Kedua, menyusun tujuan keuangan. Ada dua faktor yang harus kita perhatikan saat menyusun tujuan keuangan yaitu jangka waktu dan jenis kebutuhan. Jangka waktu bisa kita bagi menjadi kebutuhan saat ini, jangka pendek dan jangka panjang. Sedangkan jenis kebutuhan bisa kita golongkan menjadi barang konsumsi, barang tahan lama dan barang tak berwujud.

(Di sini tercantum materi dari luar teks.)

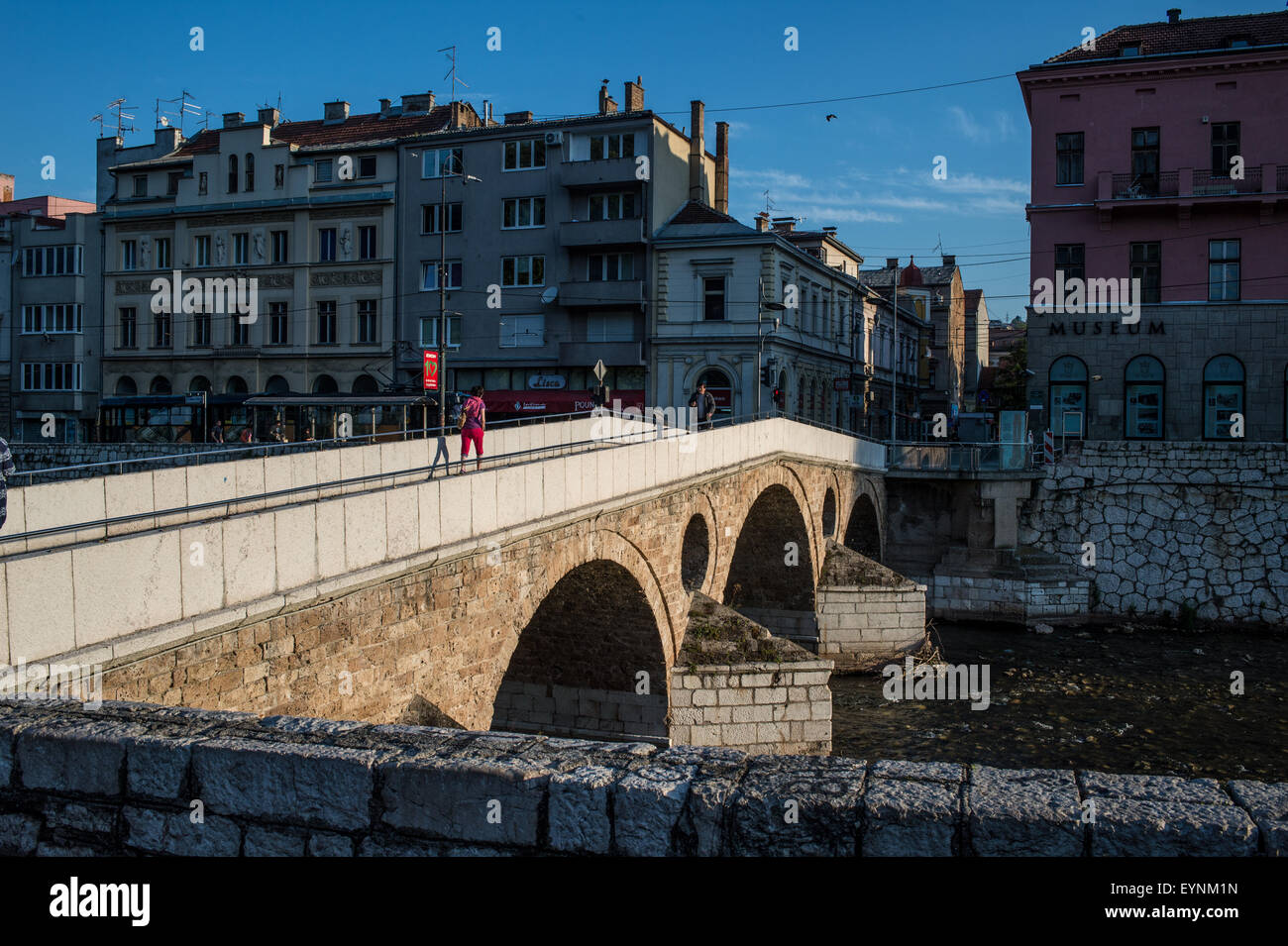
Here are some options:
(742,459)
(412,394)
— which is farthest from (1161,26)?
(412,394)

Ketiga, membuat anggaran belanja keluarga. Pada tahap ini, anggaran belanja harus kita buat dengan sangat rinci. Kita sudah memasukkan nilai nominal rupiah untuk setiap anggaran. Setelah selesai, kita bisa berbelanja sesuai dengan catatan.
Keempat, komitmen. Perencanaan keuangan yang bagus tanpa diimbangi dengan kedisiplinan tidak akan artinya. Jadi yang terpenting adalah komitmen kita sekeluarga.
Kelima, kembali ke evaluasi. Evaluasi sangat penting kita lakukan untuk mengetahui apakah rencana keuangan kita masih sesuai. Misal, investasi untuk pendidikan anak dievaluasi secara rutin tiga bulanan, apakah sudah sesuai yang kita harapkan atau belum.